C. Code Optimization

D. Solution Optimization

E. Prompt Optimization

F. Molecule Optimization

G. Treatment Plan Optimization

Abstract

AI is undergoing a paradigm shift, with breakthroughs achieved by systems orchestrating multiple large language models (LLMs) and other complex components. As a result, developing principled and automated optimization methods for compound AI systems is one of the most important new challenges. Neural networks faced a similar challenge in its early days until backpropagation and automatic differentiation transformed the field by making optimization turn-key. Inspired by this, we introduce TEXTGRAD, a powerful framework performing automatic “differentiation” via text. TEXTGRAD backpropagates textual feedback provided by LLMs to improve individual components of a compound AI system. In our framework, LLMs provide rich, general, natural language suggestions to optimize variables in computation graphs, ranging from code snippets to molecular structures. TEXTGRAD follows PyTorch’s syntax and abstraction and is flexible and easy-to-use. It works out-of-the-box for a variety of tasks, where the users only provide the objective function without tuning components or prompts of the framework. We showcase TEXTGRAD’s effectiveness and generality across a diverse range of applications, from question answering and molecule optimization to radiotherapy treatment planning.

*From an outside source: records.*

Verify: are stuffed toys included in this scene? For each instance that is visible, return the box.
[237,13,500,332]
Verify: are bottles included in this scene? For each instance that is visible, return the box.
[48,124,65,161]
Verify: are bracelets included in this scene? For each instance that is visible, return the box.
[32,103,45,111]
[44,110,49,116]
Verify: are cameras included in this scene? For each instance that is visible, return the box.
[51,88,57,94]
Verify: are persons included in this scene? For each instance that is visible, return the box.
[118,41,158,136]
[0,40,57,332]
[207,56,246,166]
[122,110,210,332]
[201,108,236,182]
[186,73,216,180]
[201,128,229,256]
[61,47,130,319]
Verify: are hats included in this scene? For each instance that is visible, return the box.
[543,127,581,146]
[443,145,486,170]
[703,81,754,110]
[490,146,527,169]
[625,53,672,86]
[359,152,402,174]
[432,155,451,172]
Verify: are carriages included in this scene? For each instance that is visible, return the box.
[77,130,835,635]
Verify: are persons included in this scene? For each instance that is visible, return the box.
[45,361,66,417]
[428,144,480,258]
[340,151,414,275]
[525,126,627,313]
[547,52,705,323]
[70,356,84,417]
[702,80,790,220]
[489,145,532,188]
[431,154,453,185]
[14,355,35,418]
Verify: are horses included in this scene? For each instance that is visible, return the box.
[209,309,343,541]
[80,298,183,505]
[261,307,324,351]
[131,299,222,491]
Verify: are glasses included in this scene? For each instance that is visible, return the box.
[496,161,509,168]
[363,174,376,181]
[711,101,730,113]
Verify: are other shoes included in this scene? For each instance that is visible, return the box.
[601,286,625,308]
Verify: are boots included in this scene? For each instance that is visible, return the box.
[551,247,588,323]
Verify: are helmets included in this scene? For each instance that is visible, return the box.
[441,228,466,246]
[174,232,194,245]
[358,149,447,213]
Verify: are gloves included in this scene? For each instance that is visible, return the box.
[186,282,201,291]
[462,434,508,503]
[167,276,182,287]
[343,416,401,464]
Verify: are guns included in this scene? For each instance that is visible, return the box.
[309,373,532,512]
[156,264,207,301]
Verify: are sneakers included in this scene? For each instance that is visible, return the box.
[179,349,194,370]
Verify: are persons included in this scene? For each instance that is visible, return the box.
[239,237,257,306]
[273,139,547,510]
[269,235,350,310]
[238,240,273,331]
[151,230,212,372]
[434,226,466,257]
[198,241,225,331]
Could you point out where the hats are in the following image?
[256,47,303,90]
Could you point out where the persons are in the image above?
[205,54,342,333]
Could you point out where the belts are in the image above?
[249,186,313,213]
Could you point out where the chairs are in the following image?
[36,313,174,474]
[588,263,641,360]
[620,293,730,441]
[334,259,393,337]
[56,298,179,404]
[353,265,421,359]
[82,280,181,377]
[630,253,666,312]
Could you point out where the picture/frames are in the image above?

Without modifying the framework, TEXTGRAD improves the zero-shot accuracy of GPT-4o in Google-Proof Question Answering from 51% to 55%, yields 20% relative performance gain in optimizing LeetCode-Hard coding problem solutions, improves prompts for reasoning, designs new druglike small molecules with desirable in silico binding, and designs radiation oncology treatment plans with high specificity. TEXTGRAD lays a foundation to accelerate the development of the next-generation of AI systems.

1 Introduction

There is an emerging paradigm shift in how AI systems are built, owing to the breakthroughs of Large Language Models (LLMs) [1–6]. The new generation of AI applications are increasingly compound systems involving multiple sophisticated components, where each component could be an LLM-based agent, a tool such as a simulator, or web search. For instance, a system of LLMs communicating with symbolic solvers can solve olympiad-level math problems [7]; a system of LLMs using search engines and code interpreter tools performs comparably to human competitive programmers [8] and are solving real-world GitHub issues [9]. However, many of these breakthroughs came from systems that are hand-crafted by experts in the domain of application and are tweaked through heuristics. Therefore, developing principled and automated ways to optimize AI systems is one of the most crucial challenges for building compound systems with LLMs, and is necessary for unlocking the power of AI [10–12].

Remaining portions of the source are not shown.